**Textauszug**:

----

Ich danke euch für euren Besuch, der stattfindet, während ihr hier in Rom im schönen Rahmen der Basilika St. Paul vor den Mauern zum Colloquium Oecumenicum Paulinum  zusammengekommen seid. Von einer Gruppe Wissenschaftler aus einem Dutzend Ländern und aus unterschiedlichen christlichen Traditionen kurz nach dem Zweiten Vatikanischen Konzil ins Leben gerufen, findet diese Initiative bereits zum 26. Mal statt. Sie darf sich daher eines intensiven Weges von Studium und Forschung rühmen, der dank eurer Sachkenntnis und eurer Leidenschaft zu einer biblischen und spirituellen Kenntnis der Briefe des Völkerapostels beigetragen hat. Es handelt sich um eine Veranstaltung, die umso wichtiger ist, insofern die Kolloquien unter Beteiligung verschiedener christlicher Konfessionen stattfinden und ihr selbst als leidenschaftliche Paulusforscher aus verschiedenen Nationen kommt. So bringt ihr nicht nur das Spezifische eurer Studien ein, sondern auch die Originalität eurer Heimatkultur sowie das Glaubensleben der christlichen Gemeinschaft, zu der ihr gehört.

Das, so möchte ich sagen, ist der große Beitrag des Colloquiums : die Begegnung von Christen, die zwar verschieden, aber doch durch die Weisheit der paulinischen Lehre geeint sind; der Dialog zwischen verschiedenen Ausgangspunkten, die ausgehend von der Heiligen Schrift ein gemeinsames Terrain suchen; der gewissenhafte, wissenschaftliche exegetische Austausch, der seine lebensnotwendige Einbettung findet im Kontext des Gebets und der Spiritualität, damit die Schönheit der Briefe des Apostels ebenso hervortreten kann wie deren Bedeutung für das christliche und kirchliche Leben.

----

**Datenauszug**:
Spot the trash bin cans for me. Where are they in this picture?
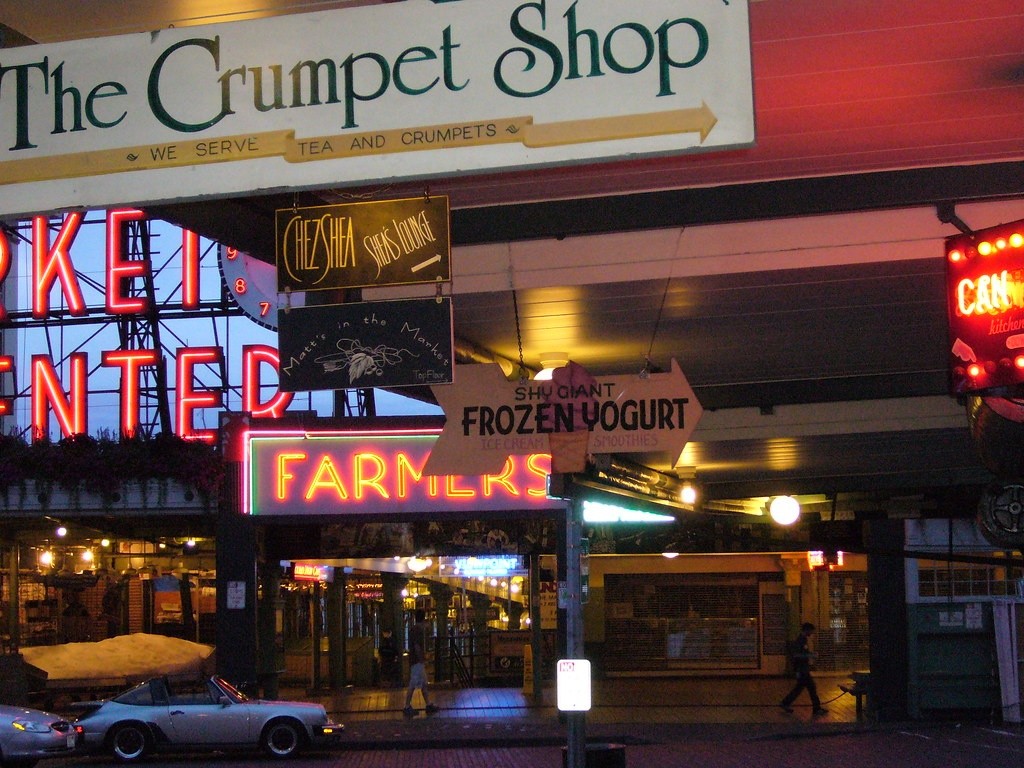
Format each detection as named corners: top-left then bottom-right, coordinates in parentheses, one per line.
top-left (248, 673), bottom-right (271, 699)
top-left (561, 743), bottom-right (626, 768)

----

**Aufgaben**:
a. Zum wievielten Mal findet das Colloquium Oecumenicum Paulinum laut dem Textauszug statt?
b. Zählen Sie alle Punkte auf, die der Textauszug als den großen Beitrag des Colloquiums nennt.
c. Führen Sie die Ansprache an das Colloquium Oecumenicum Paulinum im Anschluss an ihren letzten Satz fort.
Die Zeilen im Datenauszug spielen hierfür keine Rolle.

**Lösungen**:
a. Zum 26. Mal.

b.
- die Begegnung von Christen, die zwar verschieden, aber doch durch die Weisheit der paulinischen Lehre geeint sind
- der Dialog zwischen verschiedenen Ausgangspunkten, die ausgehend von der Heiligen Schrift ein gemeinsames Terrain suchen
- der gewissenhafte, wissenschaftliche exegetische Austausch, der seine Einbettung im Kontext des Gebets und der Spiritualität findet

c.
Eurer Initiative wohnt also etwas Mutiges und Prophetisches inne. Da ist zum einen der Mut, die Barrieren des Misstrauens zu überwinden, die sich erheben, wenn wir aufgerufen sind, dem anderen zu begegnen, und noch mehr, wenn der andere eine Tradition hat, die sich von meiner eigenen unterscheidet. Und dann ist da die ökumenische Prophetie, die Prophetie der gesunden »Ungeduld des Heiligen Geistes«, zu der wir Christ-en alle aufgerufen sind, damit der Weg zur vollen Einheit Fortschritte machen kann und das Engagement für das Zeugnis nicht nachlässt. Wenn im Lauf der Geschichte die Spaltungen Leid verursacht haben, so müssen wir uns heute dafür einsetzen, eine andere Richtung einzuschlagen, indem wir Wege der Einheit und der Geschwisterlichkeit gehen, die gerade dann beginnen, wenn wir gemeinsam beten, studieren und arbeiten.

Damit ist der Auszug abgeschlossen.